Problem description - Change every "camera" in the records below to "viewer" and write out all the records again with nothing else altered.

-=-=-=-=-

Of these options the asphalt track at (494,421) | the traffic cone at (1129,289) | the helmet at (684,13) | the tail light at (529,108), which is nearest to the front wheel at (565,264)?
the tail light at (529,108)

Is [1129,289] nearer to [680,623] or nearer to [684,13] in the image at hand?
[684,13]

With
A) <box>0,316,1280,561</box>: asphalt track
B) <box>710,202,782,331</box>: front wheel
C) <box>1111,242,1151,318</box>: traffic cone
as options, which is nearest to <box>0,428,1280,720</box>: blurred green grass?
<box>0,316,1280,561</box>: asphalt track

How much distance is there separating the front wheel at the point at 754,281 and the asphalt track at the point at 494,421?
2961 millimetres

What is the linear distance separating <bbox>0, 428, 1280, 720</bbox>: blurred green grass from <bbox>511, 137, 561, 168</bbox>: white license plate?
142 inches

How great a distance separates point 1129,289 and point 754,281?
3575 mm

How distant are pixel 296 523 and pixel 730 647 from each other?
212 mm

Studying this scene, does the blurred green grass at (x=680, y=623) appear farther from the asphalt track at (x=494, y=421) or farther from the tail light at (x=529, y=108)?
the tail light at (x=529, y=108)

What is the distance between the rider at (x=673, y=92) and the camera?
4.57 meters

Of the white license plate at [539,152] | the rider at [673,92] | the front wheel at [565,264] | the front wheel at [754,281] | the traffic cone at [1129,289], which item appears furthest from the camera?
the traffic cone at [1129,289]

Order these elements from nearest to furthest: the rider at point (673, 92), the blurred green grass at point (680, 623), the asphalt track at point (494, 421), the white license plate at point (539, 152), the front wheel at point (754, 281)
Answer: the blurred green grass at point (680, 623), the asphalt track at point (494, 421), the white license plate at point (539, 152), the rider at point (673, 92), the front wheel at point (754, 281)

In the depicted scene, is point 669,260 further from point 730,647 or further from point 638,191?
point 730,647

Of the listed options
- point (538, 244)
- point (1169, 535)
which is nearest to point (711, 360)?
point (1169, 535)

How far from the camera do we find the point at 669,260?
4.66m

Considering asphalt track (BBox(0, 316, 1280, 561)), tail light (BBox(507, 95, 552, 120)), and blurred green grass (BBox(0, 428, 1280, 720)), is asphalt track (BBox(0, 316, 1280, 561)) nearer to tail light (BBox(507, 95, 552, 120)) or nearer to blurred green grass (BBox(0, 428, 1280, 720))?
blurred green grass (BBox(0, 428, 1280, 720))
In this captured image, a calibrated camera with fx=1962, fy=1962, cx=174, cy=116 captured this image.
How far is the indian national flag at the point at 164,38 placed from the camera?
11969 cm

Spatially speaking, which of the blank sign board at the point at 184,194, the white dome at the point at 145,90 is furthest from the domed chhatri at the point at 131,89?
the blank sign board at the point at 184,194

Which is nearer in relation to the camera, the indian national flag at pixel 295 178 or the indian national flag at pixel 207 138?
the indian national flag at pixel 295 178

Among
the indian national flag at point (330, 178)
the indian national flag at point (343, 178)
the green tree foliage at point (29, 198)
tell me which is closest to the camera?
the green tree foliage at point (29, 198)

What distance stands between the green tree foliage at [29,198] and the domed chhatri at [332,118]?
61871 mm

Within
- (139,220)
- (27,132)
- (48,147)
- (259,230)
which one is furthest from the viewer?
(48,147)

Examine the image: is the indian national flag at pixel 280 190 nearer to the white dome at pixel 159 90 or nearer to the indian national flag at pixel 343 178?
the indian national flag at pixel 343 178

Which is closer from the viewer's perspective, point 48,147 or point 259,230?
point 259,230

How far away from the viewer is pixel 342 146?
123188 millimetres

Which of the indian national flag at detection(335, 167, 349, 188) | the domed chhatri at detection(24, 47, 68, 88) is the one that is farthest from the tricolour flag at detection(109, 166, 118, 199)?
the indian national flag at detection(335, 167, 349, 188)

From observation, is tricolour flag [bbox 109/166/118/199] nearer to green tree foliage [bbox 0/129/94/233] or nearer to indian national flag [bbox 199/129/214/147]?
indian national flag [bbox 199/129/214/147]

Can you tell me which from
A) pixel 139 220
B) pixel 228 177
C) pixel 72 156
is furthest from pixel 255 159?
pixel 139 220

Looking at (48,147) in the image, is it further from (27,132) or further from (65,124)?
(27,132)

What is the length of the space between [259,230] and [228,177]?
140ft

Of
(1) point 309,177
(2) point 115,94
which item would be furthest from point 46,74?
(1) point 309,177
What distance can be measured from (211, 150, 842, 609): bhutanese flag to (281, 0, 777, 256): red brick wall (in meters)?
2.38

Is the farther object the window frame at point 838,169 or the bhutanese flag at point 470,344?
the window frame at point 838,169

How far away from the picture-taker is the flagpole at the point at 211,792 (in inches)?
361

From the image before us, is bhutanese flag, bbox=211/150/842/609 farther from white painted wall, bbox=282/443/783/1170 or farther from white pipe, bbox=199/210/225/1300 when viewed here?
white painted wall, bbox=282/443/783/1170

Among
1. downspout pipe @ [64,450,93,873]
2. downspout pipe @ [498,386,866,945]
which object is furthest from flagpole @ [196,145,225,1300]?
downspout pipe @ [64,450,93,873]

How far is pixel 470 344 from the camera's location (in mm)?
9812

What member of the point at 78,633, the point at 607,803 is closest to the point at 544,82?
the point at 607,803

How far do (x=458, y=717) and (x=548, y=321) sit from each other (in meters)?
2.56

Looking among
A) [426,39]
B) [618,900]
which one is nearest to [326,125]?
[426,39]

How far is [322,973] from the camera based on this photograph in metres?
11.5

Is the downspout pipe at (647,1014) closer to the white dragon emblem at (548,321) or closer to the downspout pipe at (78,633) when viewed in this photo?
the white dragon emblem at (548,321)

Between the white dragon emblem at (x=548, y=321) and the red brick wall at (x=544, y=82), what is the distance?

-=-=-=-=-

The reply -
Of these options the asphalt track at (494,421) | the traffic cone at (1129,289) | the helmet at (684,13) | the tail light at (529,108), which is nearest to the front wheel at (565,264)?
the tail light at (529,108)

Is [1129,289] nearer to [680,623] or nearer to [684,13] in the image at hand?
[684,13]

With
A) <box>0,316,1280,561</box>: asphalt track
B) <box>710,202,782,331</box>: front wheel
C) <box>1111,242,1151,318</box>: traffic cone
as options, which is nearest to <box>0,428,1280,720</box>: blurred green grass?
<box>0,316,1280,561</box>: asphalt track

How much distance is there separating the front wheel at the point at 754,281 and the asphalt track at the point at 494,421?
2961 millimetres

What is the linear distance separating <bbox>0, 428, 1280, 720</bbox>: blurred green grass from <bbox>511, 137, 561, 168</bbox>: white license plate?
142 inches

How great a distance separates point 1129,289 and point 754,281?
3575 mm

How distant are pixel 296 523 and pixel 730 647 from each other?
212 mm

Studying this scene, does the blurred green grass at (x=680, y=623) appear farther from the asphalt track at (x=494, y=421) or farther from the tail light at (x=529, y=108)?
the tail light at (x=529, y=108)

What is the distance between the rider at (x=673, y=92) and the viewer?
4.57 meters

Of the white license plate at [539,152] | the rider at [673,92] | the front wheel at [565,264] | the front wheel at [754,281] | the traffic cone at [1129,289], which item appears furthest from the viewer?
the traffic cone at [1129,289]

Order these elements from nearest to furthest: the rider at point (673, 92), the blurred green grass at point (680, 623), the asphalt track at point (494, 421), the white license plate at point (539, 152), the front wheel at point (754, 281)
Answer: the blurred green grass at point (680, 623), the asphalt track at point (494, 421), the white license plate at point (539, 152), the rider at point (673, 92), the front wheel at point (754, 281)

In the depicted scene, is point 669,260 further from point 730,647 or further from point 638,191?
point 730,647

Of the listed options
- point (538, 244)
- point (1169, 535)
which is nearest to point (711, 360)?
point (1169, 535)

How far from the viewer do we find the point at 669,260?
4.66m

Considering asphalt track (BBox(0, 316, 1280, 561)), tail light (BBox(507, 95, 552, 120)), and blurred green grass (BBox(0, 428, 1280, 720)), is asphalt track (BBox(0, 316, 1280, 561)) nearer to tail light (BBox(507, 95, 552, 120)) or nearer to blurred green grass (BBox(0, 428, 1280, 720))?
blurred green grass (BBox(0, 428, 1280, 720))
In this captured image, a calibrated viewer with fx=1962, fy=1962, cx=174, cy=116 captured this image.
How far is the indian national flag at the point at 164,38 placed from the viewer?
11969 cm

Spatially speaking, which of the blank sign board at the point at 184,194, the white dome at the point at 145,90 is furthest from the domed chhatri at the point at 131,89?
the blank sign board at the point at 184,194

Which is nearer in relation to the viewer, the indian national flag at pixel 295 178 or the indian national flag at pixel 207 138?
the indian national flag at pixel 295 178

Among
the indian national flag at point (330, 178)
the indian national flag at point (343, 178)
the green tree foliage at point (29, 198)
tell me which is closest to the viewer?
the green tree foliage at point (29, 198)

What distance stands between the green tree foliage at [29,198] and the domed chhatri at [332,118]?
61871 mm

Within
- (139,220)
- (27,132)
- (48,147)
- (259,230)
which one is furthest from the viewer?
(48,147)

Examine the image: is the indian national flag at pixel 280 190 nearer to the white dome at pixel 159 90 or nearer to the indian national flag at pixel 343 178?
the indian national flag at pixel 343 178

Which is closer from the viewer's perspective, point 48,147 or point 259,230?
point 259,230

How far away from the viewer is pixel 342 146?
123188 millimetres

Which of the indian national flag at detection(335, 167, 349, 188) | the domed chhatri at detection(24, 47, 68, 88) is the one that is farthest from the tricolour flag at detection(109, 166, 118, 199)?
the indian national flag at detection(335, 167, 349, 188)

From observation, is tricolour flag [bbox 109/166/118/199] nearer to green tree foliage [bbox 0/129/94/233] or nearer to indian national flag [bbox 199/129/214/147]?
indian national flag [bbox 199/129/214/147]

Can you tell me which from
A) pixel 139 220
B) pixel 228 177
C) pixel 72 156
is furthest from pixel 255 159?
pixel 139 220

Looking at (48,147) in the image, is it further from (27,132) or further from (65,124)?
(27,132)

What is the length of the space between [259,230] and [228,177]?
140ft

Of
(1) point 309,177
(2) point 115,94
which item would be furthest from point 46,74?
(1) point 309,177
What distance can be measured from (211, 150, 842, 609): bhutanese flag to (281, 0, 777, 256): red brick wall (in meters)?
2.38

Is the farther object the window frame at point 838,169 or the bhutanese flag at point 470,344?
the window frame at point 838,169

How far away from the picture-taker is the flagpole at the point at 211,792 (in inches)?
361

From the image before us, is bhutanese flag, bbox=211/150/842/609 farther from white painted wall, bbox=282/443/783/1170 or farther from white pipe, bbox=199/210/225/1300 when viewed here?
white painted wall, bbox=282/443/783/1170

Among
1. downspout pipe @ [64,450,93,873]
2. downspout pipe @ [498,386,866,945]
which object is furthest from flagpole @ [196,145,225,1300]?
downspout pipe @ [64,450,93,873]

How far is pixel 470 344 from the viewer's location (in mm)?
9812

What member of the point at 78,633, the point at 607,803 is closest to the point at 544,82?
the point at 607,803

How far do (x=458, y=717) and (x=548, y=321) sit from each other (in meters)?
2.56

Looking among
A) [426,39]
B) [618,900]
which one is nearest to [326,125]?
[426,39]

How far is [322,973] from the viewer based on this photograph in metres?
11.5

Is the downspout pipe at (647,1014) closer to the white dragon emblem at (548,321) or closer to the downspout pipe at (78,633) when viewed in this photo?
the white dragon emblem at (548,321)

Between the white dragon emblem at (x=548, y=321) and the red brick wall at (x=544, y=82), what is the distance?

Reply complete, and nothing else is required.